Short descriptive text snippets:
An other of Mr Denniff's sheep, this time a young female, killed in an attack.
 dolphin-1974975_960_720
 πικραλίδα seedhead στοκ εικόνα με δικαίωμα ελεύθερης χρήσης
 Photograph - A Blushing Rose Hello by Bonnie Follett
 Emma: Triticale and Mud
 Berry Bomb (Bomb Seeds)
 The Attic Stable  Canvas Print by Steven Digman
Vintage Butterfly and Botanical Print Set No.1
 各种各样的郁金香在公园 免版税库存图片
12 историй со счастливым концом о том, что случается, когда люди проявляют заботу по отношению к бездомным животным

:: ACTIVITY ::
Where does "Print" occur in the data? Copy each line that has it.

:: ANSWER SPACE ::
 The Attic Stable  Canvas Print by Steven Digman
Vintage Butterfly and Botanical Print Set No.1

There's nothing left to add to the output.